▶ [TASK PROMPT] Would you please write out each of the entries below exactly, omitting pictures?

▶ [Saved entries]
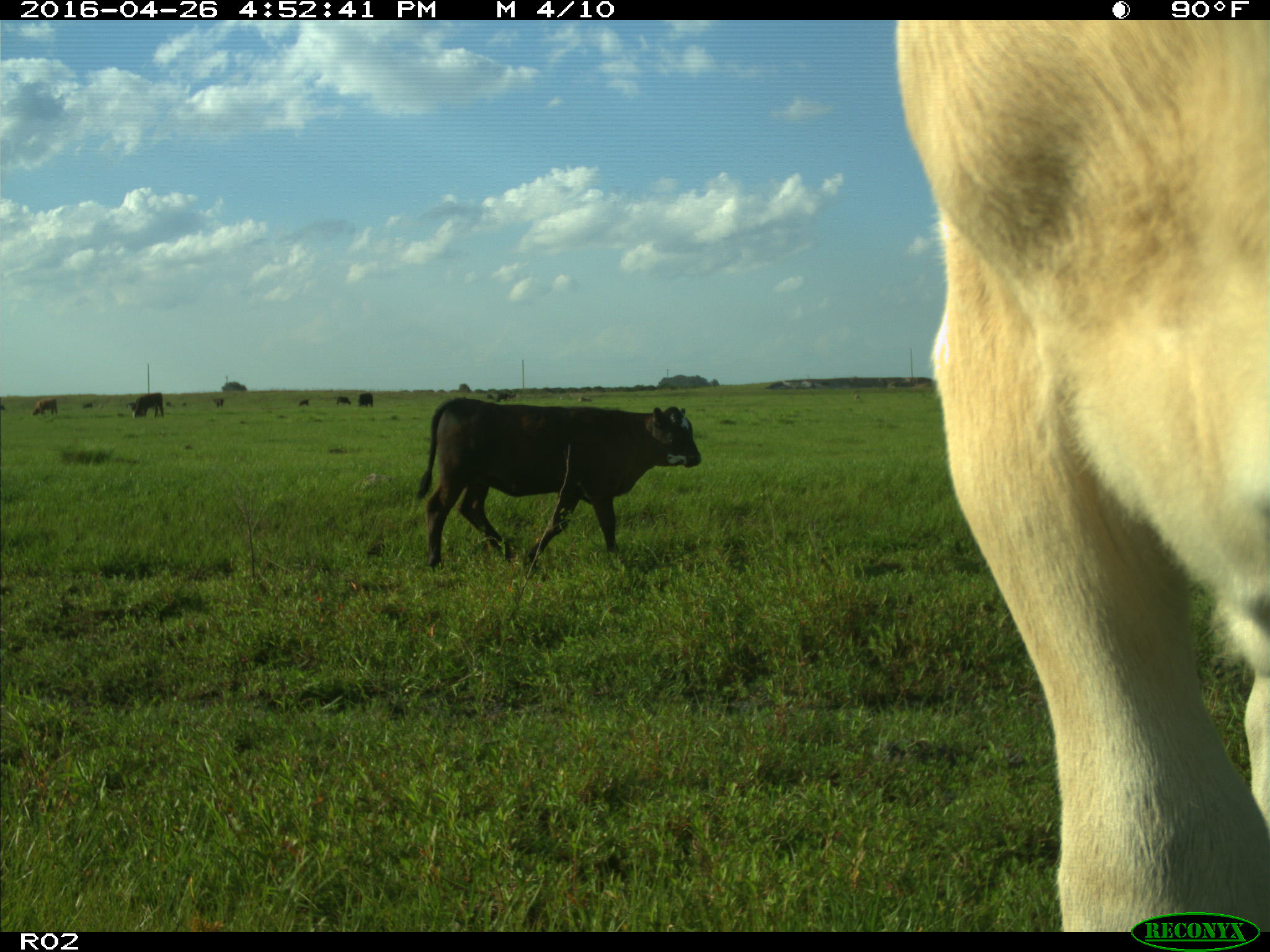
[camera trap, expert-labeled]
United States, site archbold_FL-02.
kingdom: Animalia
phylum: Chordata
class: Mammalia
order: Artiodactyla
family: Bovidae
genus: Bos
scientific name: Bos taurus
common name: domestic cow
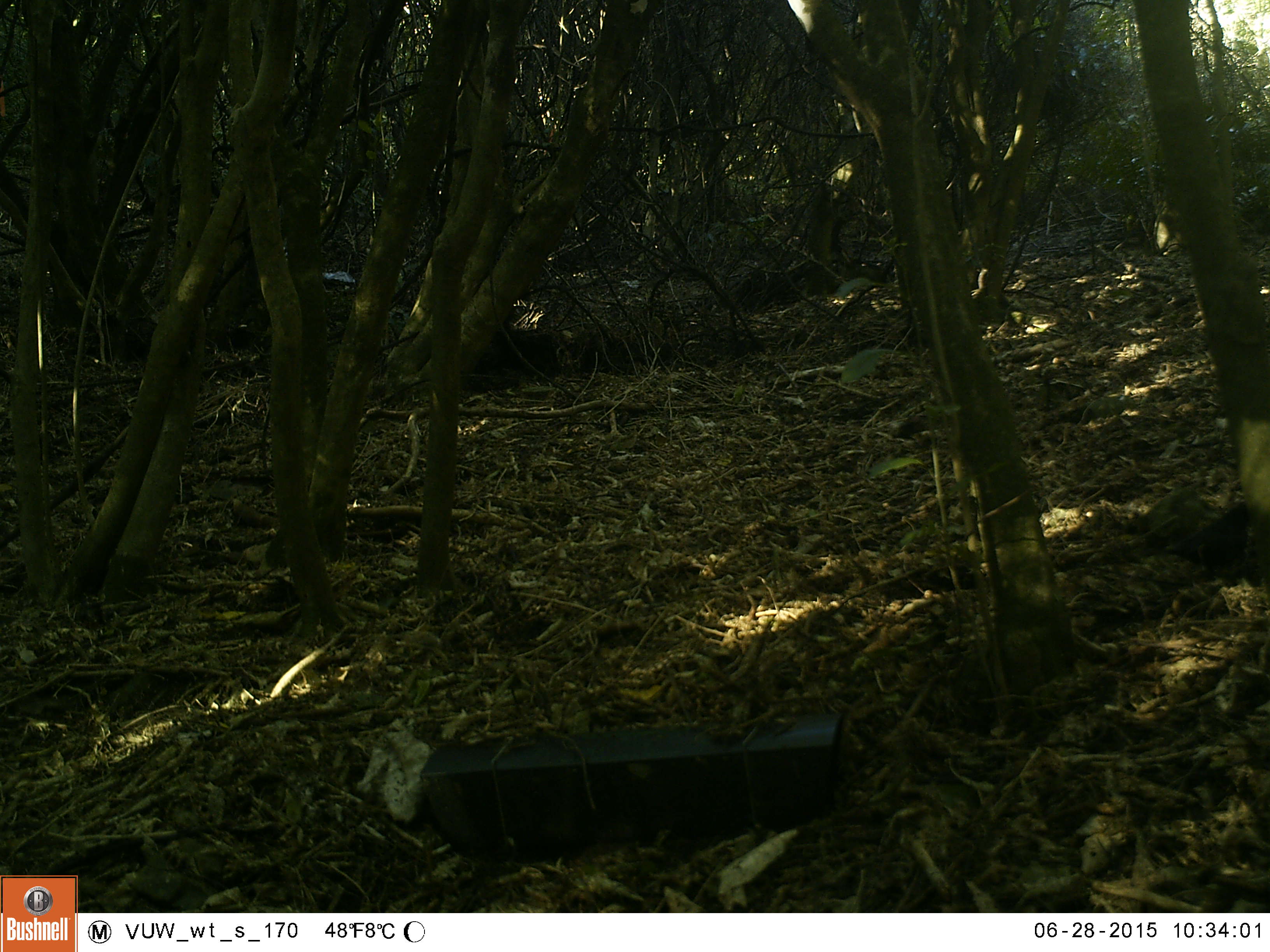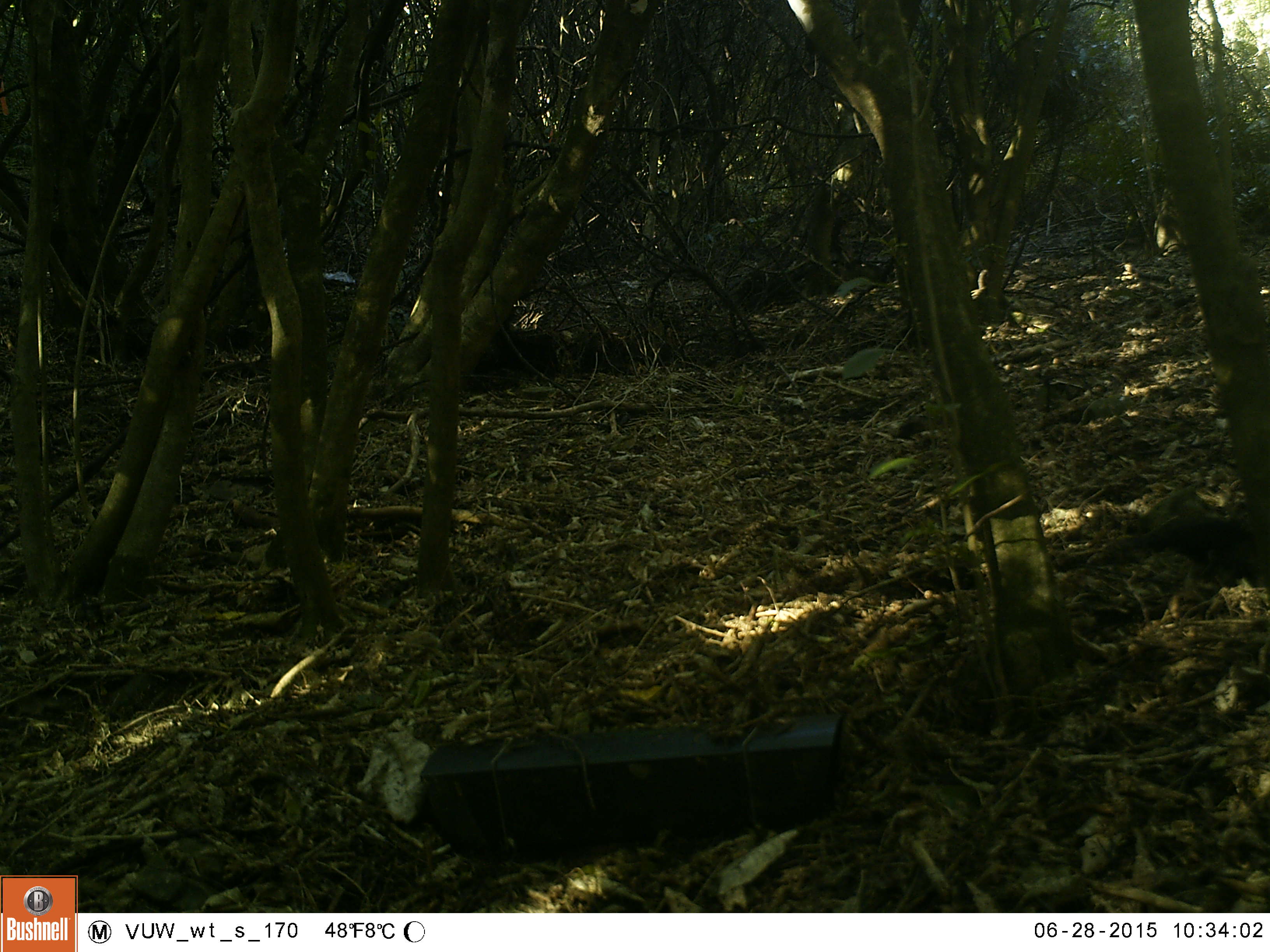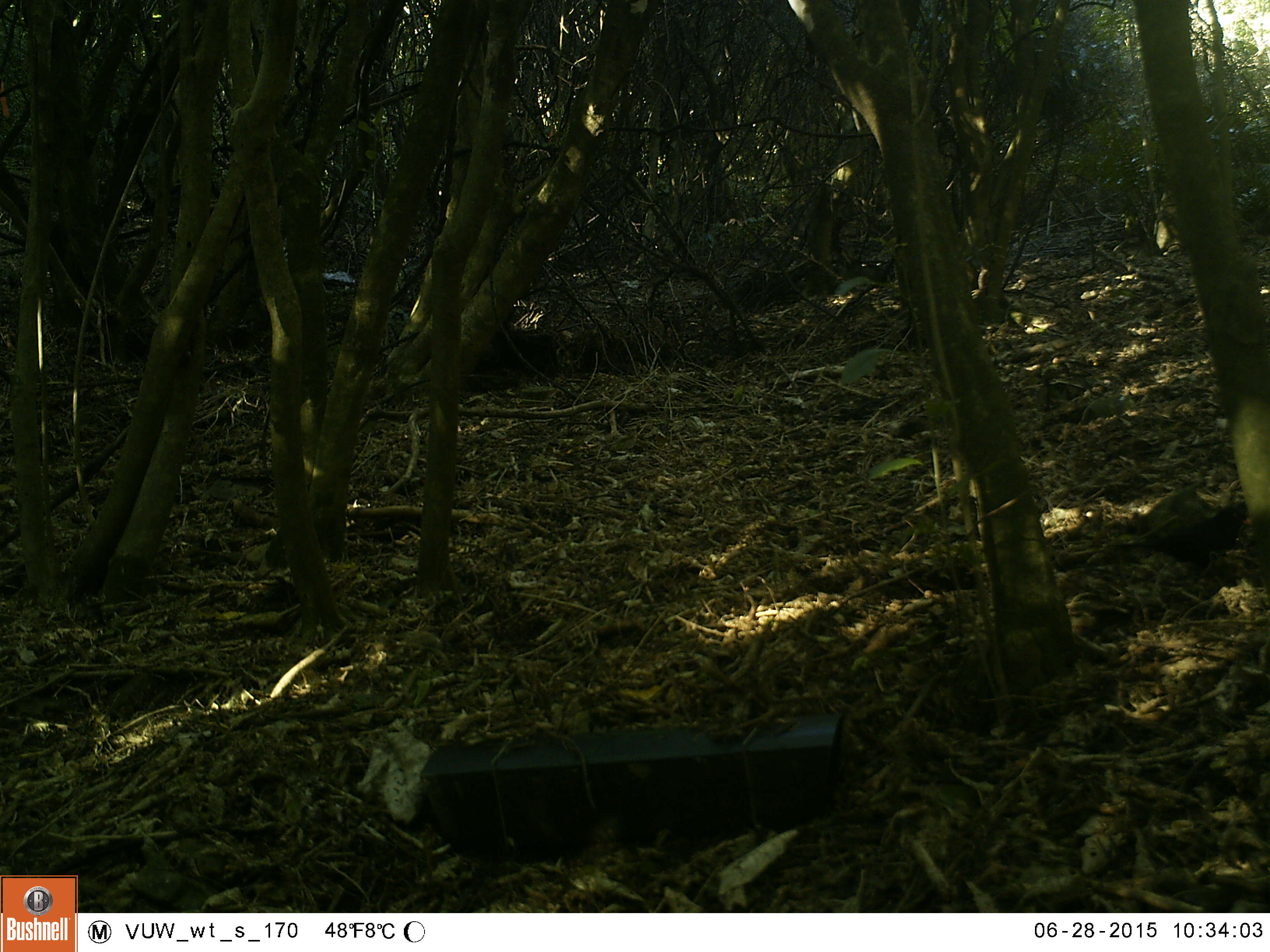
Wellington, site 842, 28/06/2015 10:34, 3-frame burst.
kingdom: Animalia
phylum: Chordata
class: Aves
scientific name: Aves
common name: bird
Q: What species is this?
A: Bird (Aves).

▶ [RESULT OF THE EXERCISE]
[camera trap, expert-labeled]
United States, site archbold_FL-02.
kingdom: Animalia
phylum: Chordata
class: Mammalia
order: Artiodactyla
family: Bovidae
genus: Bos
scientific name: Bos taurus
common name: domestic cow
Wellington, site 842, 28/06/2015 10:34, 3-frame burst.
kingdom: Animalia
phylum: Chordata
class: Aves
scientific name: Aves
common name: bird
Q: What species is this?
A: Bird (Aves).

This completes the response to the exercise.